I remember when I was at school we had to write a story that conveyed an emotion. I wrote about a woman who was scared as she climbed over a wall and was about to break in to a house. I thought I'd done a good job with it but I got a lower grade for the piece that I'd hoped for, so I went to talk to the teacher about it afterwards.
She asked me very simply, 'what is she doing there'?
In concentrating on describing the emotion in the piece I'd completely left out any reason for the character to be doing what she was doing, and that made the piece unsatisfactory.
I knew when I was writing that the woman was a private investigator and she was breaking in to the house of a vicious crook to get evidence against him. It was one of her first cases and she was scared because she hadn't done anything like that before, and knew that if she got caught then she would probably be killed.

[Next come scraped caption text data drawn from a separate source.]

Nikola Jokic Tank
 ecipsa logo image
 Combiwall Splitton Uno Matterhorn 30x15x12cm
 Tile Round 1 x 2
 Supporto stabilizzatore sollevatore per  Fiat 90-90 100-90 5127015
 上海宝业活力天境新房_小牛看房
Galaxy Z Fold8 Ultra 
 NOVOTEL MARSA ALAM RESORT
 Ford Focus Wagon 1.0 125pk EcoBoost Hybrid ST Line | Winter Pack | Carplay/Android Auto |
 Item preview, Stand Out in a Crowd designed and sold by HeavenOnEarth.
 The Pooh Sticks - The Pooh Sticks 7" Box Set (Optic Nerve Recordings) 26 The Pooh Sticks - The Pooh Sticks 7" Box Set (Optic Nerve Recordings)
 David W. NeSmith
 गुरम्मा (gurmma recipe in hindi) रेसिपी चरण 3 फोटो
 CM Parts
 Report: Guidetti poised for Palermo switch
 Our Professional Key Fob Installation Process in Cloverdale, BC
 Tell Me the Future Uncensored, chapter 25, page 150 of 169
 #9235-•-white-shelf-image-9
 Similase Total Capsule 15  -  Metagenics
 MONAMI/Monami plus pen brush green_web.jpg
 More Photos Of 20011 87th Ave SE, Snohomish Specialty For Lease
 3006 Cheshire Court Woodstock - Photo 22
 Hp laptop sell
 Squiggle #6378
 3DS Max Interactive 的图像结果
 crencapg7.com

The problem was, I hadn't included any of that back story in what I'd written, so the reader didn't know anything about the character's motivation or why she was pushing herself to do something that was making her scared. Of course, if I'd put everything in then it would have been a whole lot of telling and still not a very good piece, so what I should have done was just drop a few hints about some things, maybe have the character remember something about the owner of the house while she was sneaking in, and let the reader fill in just a few of the gaps, rather than having to make up their own reason why the woman was breaking in.
So K is for knowing - how much we know as writers and how much of that information we pass on to readers, and at what points and in what way, can make a huge difference to how enjoyable a story is.
Also, on the off-chance that my English teacher Miss D'Auban, is reading this, thank you for the good advice :)
• Challenge - who has given you good advice? Share it with someone else!